-- ROWS --
>> begin
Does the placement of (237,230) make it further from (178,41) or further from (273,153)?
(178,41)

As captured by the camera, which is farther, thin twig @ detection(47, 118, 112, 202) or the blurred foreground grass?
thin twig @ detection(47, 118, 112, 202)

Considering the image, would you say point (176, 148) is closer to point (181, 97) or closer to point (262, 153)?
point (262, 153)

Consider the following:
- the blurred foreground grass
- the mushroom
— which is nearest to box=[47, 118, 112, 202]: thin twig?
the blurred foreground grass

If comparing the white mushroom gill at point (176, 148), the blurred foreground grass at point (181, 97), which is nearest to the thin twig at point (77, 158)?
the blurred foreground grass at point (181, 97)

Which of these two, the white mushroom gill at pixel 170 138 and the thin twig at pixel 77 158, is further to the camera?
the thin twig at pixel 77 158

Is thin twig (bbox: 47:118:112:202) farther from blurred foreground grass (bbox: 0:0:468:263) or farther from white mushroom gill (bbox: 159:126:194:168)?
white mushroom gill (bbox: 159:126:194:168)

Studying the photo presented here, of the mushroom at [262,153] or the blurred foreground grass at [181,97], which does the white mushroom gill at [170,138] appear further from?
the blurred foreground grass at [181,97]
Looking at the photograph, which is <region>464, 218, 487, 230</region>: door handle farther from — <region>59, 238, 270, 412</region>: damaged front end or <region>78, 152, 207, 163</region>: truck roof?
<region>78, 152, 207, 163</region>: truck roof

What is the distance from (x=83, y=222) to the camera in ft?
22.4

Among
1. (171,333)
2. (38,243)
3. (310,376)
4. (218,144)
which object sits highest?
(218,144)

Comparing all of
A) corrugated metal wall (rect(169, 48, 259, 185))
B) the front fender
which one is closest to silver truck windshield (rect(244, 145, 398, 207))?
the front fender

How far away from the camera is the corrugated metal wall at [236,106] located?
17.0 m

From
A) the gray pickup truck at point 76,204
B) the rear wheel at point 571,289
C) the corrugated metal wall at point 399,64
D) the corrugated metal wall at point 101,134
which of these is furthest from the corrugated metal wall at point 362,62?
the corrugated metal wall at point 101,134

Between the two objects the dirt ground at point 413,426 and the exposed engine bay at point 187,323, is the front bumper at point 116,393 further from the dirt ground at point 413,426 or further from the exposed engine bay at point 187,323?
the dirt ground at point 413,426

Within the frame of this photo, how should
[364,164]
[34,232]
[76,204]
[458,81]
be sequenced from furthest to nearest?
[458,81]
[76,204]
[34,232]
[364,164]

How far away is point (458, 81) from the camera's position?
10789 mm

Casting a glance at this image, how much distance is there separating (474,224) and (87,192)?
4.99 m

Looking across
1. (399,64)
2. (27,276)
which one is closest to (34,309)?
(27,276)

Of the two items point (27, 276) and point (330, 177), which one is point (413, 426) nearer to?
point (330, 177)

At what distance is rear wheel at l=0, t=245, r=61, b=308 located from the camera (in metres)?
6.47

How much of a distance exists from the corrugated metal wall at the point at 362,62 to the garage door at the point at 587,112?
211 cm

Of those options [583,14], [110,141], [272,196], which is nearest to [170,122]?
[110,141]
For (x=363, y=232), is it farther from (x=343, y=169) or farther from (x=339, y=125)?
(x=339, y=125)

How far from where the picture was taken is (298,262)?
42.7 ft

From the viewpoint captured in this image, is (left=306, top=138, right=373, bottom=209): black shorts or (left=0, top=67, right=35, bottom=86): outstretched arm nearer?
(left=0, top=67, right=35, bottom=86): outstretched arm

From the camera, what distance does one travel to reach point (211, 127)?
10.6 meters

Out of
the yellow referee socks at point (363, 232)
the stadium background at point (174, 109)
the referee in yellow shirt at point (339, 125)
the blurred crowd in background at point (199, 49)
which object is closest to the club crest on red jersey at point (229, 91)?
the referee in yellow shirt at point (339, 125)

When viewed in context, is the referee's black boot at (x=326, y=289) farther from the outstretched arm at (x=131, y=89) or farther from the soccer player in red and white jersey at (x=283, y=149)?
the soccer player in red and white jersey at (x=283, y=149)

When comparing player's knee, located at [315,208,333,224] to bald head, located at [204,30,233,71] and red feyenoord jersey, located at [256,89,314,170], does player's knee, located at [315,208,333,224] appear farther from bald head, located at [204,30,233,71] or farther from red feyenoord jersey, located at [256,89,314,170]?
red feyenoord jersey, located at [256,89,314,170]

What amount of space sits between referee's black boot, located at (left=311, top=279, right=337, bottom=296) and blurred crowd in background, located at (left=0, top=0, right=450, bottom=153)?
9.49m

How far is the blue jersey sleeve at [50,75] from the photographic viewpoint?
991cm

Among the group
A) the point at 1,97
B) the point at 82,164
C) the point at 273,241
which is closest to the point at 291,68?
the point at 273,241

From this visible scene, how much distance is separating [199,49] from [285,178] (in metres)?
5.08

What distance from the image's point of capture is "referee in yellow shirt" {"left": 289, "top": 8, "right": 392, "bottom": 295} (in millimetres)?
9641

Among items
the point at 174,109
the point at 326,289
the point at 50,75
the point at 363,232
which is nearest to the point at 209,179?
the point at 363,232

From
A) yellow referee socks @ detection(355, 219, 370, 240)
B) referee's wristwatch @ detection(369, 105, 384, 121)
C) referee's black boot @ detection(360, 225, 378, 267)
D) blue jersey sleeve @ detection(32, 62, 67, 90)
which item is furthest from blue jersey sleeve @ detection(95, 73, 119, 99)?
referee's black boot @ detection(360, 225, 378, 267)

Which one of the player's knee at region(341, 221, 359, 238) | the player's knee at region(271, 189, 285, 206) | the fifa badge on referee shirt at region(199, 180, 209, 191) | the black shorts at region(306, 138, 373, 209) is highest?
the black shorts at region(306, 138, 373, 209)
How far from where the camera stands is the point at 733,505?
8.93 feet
>> end
>> begin
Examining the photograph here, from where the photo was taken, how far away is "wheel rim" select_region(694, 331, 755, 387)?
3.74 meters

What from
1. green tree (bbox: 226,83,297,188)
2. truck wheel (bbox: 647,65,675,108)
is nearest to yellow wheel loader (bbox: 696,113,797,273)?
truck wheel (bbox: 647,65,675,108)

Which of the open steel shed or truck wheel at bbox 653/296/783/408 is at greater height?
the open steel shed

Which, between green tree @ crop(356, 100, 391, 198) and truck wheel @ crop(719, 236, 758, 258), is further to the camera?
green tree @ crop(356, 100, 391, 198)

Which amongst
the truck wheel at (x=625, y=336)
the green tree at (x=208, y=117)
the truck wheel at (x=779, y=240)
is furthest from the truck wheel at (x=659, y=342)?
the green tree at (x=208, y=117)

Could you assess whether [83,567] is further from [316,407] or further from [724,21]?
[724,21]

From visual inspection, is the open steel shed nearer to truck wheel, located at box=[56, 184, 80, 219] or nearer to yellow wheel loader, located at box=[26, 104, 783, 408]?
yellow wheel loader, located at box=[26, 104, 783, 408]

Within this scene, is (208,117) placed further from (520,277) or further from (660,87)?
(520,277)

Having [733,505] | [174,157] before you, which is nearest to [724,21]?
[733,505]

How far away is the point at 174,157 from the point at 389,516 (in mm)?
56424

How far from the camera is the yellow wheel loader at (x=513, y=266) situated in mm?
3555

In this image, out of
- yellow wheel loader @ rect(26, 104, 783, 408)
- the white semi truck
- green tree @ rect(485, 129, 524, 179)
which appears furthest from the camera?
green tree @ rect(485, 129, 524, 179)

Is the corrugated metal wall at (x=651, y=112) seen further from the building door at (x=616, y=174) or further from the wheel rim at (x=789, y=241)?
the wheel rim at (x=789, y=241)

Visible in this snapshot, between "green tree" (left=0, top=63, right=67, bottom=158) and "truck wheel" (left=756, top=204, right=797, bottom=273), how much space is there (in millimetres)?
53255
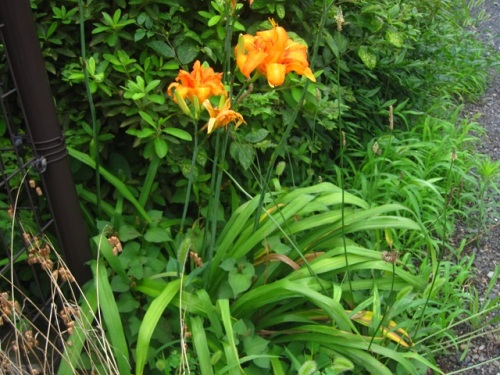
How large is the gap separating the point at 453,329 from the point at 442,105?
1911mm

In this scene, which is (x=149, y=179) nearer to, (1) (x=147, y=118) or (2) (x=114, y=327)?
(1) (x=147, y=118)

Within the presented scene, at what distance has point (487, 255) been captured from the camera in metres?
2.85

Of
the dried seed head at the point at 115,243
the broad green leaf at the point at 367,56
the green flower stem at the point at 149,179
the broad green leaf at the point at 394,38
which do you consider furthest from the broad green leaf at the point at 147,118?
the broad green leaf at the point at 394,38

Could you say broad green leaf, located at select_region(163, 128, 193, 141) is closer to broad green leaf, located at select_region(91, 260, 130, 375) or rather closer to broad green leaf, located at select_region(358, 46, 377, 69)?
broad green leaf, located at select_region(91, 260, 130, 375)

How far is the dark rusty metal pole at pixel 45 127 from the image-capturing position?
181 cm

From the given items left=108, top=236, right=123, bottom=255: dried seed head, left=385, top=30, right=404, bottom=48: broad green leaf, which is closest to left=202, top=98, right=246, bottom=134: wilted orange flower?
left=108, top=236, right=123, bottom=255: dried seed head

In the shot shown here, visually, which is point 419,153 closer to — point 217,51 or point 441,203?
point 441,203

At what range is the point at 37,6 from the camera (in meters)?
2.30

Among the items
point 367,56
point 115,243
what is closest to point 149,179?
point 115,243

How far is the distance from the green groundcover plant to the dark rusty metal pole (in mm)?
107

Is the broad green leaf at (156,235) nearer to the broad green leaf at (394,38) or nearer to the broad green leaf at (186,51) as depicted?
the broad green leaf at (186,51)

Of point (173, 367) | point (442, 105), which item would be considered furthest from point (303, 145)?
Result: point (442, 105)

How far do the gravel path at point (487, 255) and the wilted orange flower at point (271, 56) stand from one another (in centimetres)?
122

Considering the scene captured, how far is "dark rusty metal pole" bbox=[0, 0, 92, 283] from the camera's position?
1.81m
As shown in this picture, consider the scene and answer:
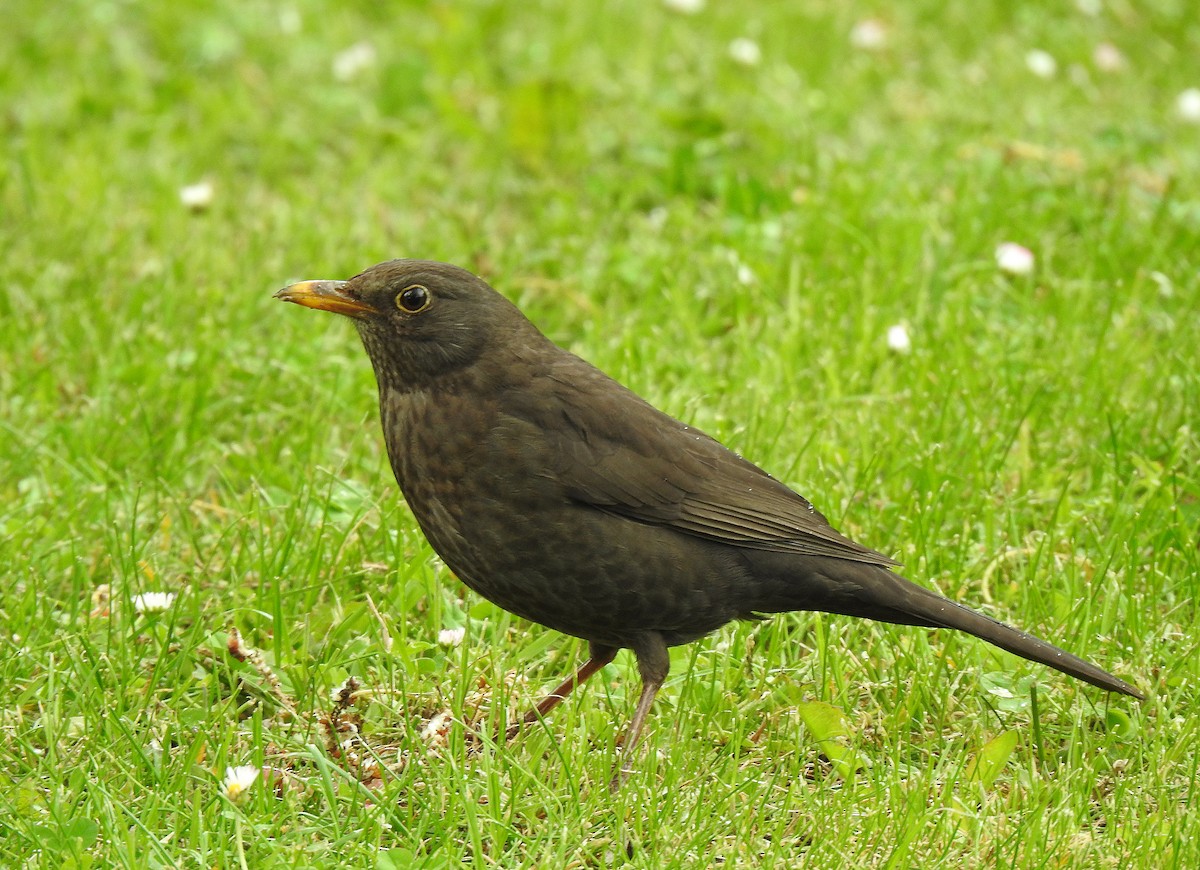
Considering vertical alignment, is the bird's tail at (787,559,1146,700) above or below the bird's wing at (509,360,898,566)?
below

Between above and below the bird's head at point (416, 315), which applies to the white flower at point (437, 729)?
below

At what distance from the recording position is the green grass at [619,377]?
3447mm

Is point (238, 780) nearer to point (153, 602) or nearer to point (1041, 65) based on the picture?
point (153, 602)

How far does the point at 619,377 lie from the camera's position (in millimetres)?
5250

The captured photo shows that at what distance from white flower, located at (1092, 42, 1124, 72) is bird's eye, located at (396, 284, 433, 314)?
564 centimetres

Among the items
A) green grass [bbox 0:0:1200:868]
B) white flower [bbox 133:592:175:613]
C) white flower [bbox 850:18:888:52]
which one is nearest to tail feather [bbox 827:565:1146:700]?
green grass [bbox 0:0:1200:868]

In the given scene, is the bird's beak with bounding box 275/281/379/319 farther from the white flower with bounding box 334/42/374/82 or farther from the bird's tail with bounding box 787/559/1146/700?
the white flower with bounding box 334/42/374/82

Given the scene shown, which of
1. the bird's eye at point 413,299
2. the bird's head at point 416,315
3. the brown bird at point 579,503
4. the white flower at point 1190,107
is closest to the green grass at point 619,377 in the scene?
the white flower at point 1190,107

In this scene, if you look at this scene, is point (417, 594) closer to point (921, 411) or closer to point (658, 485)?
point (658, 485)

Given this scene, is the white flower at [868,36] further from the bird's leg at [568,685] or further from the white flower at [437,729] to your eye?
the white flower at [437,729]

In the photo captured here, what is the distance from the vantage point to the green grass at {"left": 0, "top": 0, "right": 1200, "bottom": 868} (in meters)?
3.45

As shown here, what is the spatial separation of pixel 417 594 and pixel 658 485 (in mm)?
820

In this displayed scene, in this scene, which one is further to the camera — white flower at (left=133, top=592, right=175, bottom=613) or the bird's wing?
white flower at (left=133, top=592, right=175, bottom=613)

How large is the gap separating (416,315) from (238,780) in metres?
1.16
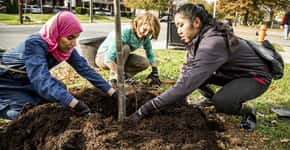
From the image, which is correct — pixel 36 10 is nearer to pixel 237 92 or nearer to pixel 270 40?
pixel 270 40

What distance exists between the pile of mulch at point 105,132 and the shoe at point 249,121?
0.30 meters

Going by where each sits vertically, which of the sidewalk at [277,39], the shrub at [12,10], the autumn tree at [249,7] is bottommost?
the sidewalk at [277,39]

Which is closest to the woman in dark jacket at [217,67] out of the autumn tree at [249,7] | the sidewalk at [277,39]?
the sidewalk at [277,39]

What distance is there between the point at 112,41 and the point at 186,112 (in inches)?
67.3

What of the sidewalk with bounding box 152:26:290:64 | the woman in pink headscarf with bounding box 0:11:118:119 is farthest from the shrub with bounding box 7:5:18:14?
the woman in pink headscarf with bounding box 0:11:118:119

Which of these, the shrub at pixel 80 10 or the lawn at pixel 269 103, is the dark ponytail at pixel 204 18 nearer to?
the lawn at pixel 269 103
>> end
-- WHAT THE TASK ASKS --
List each line of the records above that contains the string "picture". Case counts.

-- ANSWER FOR THIS EXERCISE --
How far from where the picture was taken is (298,262)?
As shown in this picture, consider the scene and answer:
Is point (238, 780) nearer to point (153, 602) or nearer to point (1041, 65) based on the picture?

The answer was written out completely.